How often do you really take the time to focus on your breath? Whilst many of us pay attention to what we eat, the amount of water we drink and our quantity of sleep, the breath is one crucial part of the wellness equation so often overlooked.
Whilst all the breathing techniques we have listed here can be linked to the numerous strains of pranayama, derived from the words prana, meaning ‘life force’ or ‘life energy’; yama, meaning ‘discipline’ or ‘control’ and ‘ayama’ meaning ‘expansion’ or ‘non-restraint’, the motivation behind the practise as a whole remains the same; to increase focus and concentration and bring a sense of serenity and peace to our emotional and physical being.
Powerfully affecting every system in our bodies (yes even our skin!), it makes sense that incorporating a breathing practise into our every day can support physical, mental and emotional ailments. After all, it’s not called the ‘breath of life’ for nothing!
Below we have compiled an overview of a few of our favourite techniques to help you reconnect with your breath, one inhalation at a time…
Mindful Breathing
Whilst all the techniques we have listed are designed to be mindfully practised, for those just beginning to incorporate breath-work into their daily regime, we find that ‘killing two birds with one stone’ and incorporating a breathing element into our meditation can help to make the process flow more naturally, using the breath as a focal point.
According to our resident acupuncturist and skincare specialist Laura Jones, incorporating breath work into our daily wellbeing repertoire is a vital constituent of the healthy skin equation. Essential for reducing stress which can directly impact hormone balance and therefore the skin, Mindful Breathing helps to release tension, aid relaxation and increase the oxygenation of skin tissues: “In Chinese medicine the lungs are said to govern the skin. I’m sure you have all noticed when you go for a walk in the countryside, breathing in fresh air, how much better you feel and how glowing your skin becomes. This is why I consider teaching deep breathing techniques such an important part of my treatment plans.”
Special mention: Published in the Annals of the New York Academy of Sciences, researchers have found a link between meditation induced ‘well-being’ and cellular ageing, with studies indicating that a regular practise has an effect on the length of Telomeres, the protective caps at the ends of chromosomes. The length of these caps have been linked to chronic stress exposure and depression and now the long-term health of cells in the body.*
Nadi Shodhan Pranayama
Suffer from indigestion, poor circulation or lung problems? Practised for centuries for its therapeutic benefits, Nadi Shodhan Pranayama, otherwise known as Alternate Nostril Breathing is especially beneficial for those conditions associated with the autonomic and respiratory systems, with studies demonstrating the possible therapeutic effect on influencing blood pressure when practised on a regular basis**. Additionally, frequent practise of Nadi Shodhan Pranayama is a great way to ensure stale air, carbon dioxide and impurities are removed from our system.
Ujjayi Pranayama
The most commonly practised pranayama, the Ujjayi breath is especially beneficial to developing a yoga practise. Generating internal body heat, the Ujjayi breath acts as a warm up from the inside out, preparing the body to be cleansed of any accumulated toxins during an asana practise.

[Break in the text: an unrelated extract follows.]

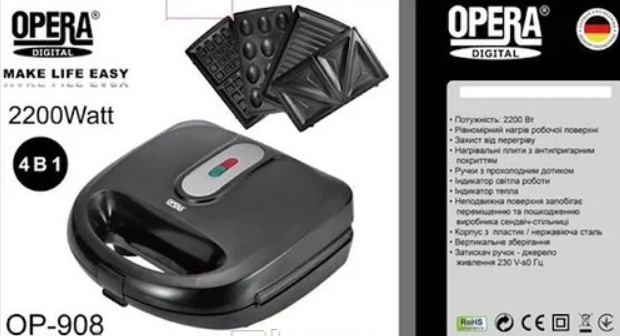 Мультипекарь 4в1 Opera OP-908 (Ф130) - фото 6 Мультипекарь 4в1 Opera OP-908 (Ф130) - фото 6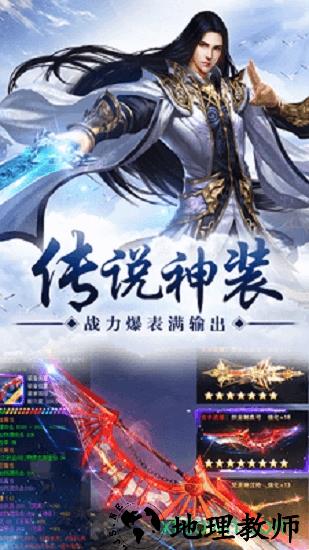 天地神阁 v6.0.0 安卓版 2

Additionally, it is thought that breathing in a way that encompasses the entire torso, beginning in the lower belly and rising to the upper chest and throat, activates the 4 chakras located in this region.
Aromatherapy Breathing
According to Michelle Roques O’Neil, founder of Therapie Roques O’Neil, inhaling aromatherapeutic oils is a great way to interrupt patterns of stress and anxiety whilst offering an immediate sense of relief from more physical symptoms such as nasal congestion: “We have over 4000 smell receptors sited in the nose and therefore it is an amazing delivery system both for physical relief and emotional support.”
Prescribing the use of oils such as Lavender, Rose and Fragonia as aromatherapeutic remedies, Michelle additionally cites Jasmine as particularly helpful for those suffering from depression, Frankincense for those going through a period of Grief and Vetiverte if it’s a sense of grounding her client is after.
If you’d like to enhance your breathing practise or are having trouble getting started, we find that using a ‘prop’ such as one of Jane Kersel’s Energetic Candles, Lotuswei’s Energy Mists or Therapie Roques O’Neil’s Aura Spray helps us get into the zone.
This month’s Content Ritual is a Breathing Ritual from one of our favourite yoga instructors Jane Kersel (we love her ‘work-ins’ rather than ‘work-outs’). Get the details here and try it at home.
*al, E. E. (2011). Can meditation slow rate of cellular ageing? Annals of the New York Academy of Sciences.
**Raghuraj, P., & Telles, S. (2008). Immediate effect of specific nostril manipulating yoga breathing practises on autonomic and respiratory variables. Appl Psychophysiol Biofeedback , 65-75.